On-Demand Audio: Ostinato-Based Works by Norman, Scelsi, Shaw and Bach
Live from (Le) Poisson Rouge on July 7, 2012
Saturday, July 07, 2012
On July 7 at 7:30 pm, Q2 Music presented a live audio webcast of electroacoustic ambient duo A Winged Victory for the Sullen from (Le) Poisson Rouge. New York new-music mainstays American Contemporary Music Ensemble (ACME) performed an opening set of music based on ostinatos before joining the duo for hypnotic orchestrations that straddled the worlds of the organic and the synthetic.
A Winged Victory for the Sullen is the collaborative project of Los Angeles-based composer Dustin O'Halloran and Adam Wiltzie, founder of the Austin, Texas ambient-drone group Stars of the Lid.
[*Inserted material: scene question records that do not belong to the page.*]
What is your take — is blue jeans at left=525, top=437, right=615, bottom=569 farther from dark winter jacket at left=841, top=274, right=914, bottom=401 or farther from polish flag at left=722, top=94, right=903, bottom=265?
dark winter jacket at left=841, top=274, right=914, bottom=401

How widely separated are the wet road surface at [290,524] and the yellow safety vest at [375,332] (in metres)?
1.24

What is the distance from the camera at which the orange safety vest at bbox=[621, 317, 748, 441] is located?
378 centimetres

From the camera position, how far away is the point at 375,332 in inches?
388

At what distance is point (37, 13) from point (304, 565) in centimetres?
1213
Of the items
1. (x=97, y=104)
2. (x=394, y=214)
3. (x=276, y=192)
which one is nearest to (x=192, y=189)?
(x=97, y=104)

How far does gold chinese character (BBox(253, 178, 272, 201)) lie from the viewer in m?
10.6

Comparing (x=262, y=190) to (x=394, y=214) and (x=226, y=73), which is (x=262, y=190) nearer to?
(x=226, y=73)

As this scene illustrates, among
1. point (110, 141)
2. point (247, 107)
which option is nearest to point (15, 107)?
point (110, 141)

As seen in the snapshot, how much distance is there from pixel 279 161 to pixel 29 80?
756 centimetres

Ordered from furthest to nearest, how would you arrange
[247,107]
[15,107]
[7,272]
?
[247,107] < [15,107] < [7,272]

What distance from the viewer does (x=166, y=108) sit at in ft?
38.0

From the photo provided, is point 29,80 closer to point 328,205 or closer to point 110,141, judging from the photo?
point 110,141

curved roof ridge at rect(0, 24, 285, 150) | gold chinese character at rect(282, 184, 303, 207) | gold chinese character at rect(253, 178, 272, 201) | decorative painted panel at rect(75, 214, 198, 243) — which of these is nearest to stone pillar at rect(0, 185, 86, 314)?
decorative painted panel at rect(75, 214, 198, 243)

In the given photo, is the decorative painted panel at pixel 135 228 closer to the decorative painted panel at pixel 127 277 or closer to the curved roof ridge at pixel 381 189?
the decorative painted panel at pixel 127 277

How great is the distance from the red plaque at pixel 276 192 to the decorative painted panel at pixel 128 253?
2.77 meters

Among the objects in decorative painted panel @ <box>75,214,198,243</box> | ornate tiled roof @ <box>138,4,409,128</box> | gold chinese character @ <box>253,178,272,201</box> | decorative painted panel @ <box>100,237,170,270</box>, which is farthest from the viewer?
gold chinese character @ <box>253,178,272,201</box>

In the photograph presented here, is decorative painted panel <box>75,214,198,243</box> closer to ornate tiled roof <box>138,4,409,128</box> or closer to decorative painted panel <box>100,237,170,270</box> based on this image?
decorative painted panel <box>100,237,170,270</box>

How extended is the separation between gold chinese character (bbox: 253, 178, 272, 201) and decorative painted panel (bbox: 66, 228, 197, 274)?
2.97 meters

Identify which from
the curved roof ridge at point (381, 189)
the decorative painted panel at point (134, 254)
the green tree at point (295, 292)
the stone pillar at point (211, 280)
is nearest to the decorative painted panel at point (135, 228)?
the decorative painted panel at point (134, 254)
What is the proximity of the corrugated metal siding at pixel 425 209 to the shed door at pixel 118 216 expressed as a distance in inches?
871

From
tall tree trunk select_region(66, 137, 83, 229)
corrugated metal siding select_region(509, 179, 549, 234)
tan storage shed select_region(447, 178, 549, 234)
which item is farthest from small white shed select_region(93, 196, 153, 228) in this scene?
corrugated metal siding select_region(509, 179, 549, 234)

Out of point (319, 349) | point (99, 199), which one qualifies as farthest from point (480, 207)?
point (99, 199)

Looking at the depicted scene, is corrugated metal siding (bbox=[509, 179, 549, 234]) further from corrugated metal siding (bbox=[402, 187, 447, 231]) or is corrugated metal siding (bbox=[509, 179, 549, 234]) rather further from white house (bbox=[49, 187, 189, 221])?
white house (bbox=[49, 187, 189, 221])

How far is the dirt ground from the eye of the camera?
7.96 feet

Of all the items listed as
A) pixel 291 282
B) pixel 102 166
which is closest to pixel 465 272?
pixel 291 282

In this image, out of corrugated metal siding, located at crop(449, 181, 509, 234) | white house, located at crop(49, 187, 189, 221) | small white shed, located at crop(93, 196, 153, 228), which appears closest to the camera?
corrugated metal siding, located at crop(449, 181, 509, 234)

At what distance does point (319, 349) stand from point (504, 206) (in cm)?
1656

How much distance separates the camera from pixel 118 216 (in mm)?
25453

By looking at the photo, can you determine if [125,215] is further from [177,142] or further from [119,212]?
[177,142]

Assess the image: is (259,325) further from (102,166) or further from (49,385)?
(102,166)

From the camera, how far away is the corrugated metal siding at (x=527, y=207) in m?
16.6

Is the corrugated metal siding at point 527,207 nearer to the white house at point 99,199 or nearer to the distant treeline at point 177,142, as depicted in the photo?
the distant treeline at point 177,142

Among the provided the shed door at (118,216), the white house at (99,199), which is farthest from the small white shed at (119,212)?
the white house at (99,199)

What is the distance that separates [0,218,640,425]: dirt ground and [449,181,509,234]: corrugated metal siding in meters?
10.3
Their highly-acclaimed self-titled debut, released in 2011, was lauded by high profile music publications including Pitchfork, The Guardian and MOJO, among others. Recorded at Berlin's Grunewald Church and in a number of old German radio studios, the music incorporates string quartet, French horn and bassoon into processed fields of guitar distortion, making for a sound that bridges the sounds of orchestral and ambient music.
American Contemporary Music Ensemble (ACME) is known for its cross-genre collaborations with artists as disparate as indie rockers Grizzly Bear, composers Ingram Marshall and Jóhann Jóhannsson, and electronic performer Matmos, among others. Loving the Chambered Nautilus, ACME's collaboration with composer William Brittelle, was released last month on New Amsterdam Records. This show features Clarice Jensen, cello; Michi Wianko, violin; and Caroline Shaw, viola.
ACME opened the evening with a set fittingly constructed around the concept of the "drone." Their performance included string trio orchestrations of selections from J.S. Bach's Art of the Fugue (which utilize pedal points), as well as works by Italian microtonal composer Giacinto Scelsi, ACME violist Caroline Shaw and New York-based composer Andrew Norman. The trio then joined A Winged Victory for the Sullen for, as Adam Wiltzie put it, eight songs "mostly about dead people and broken hearts."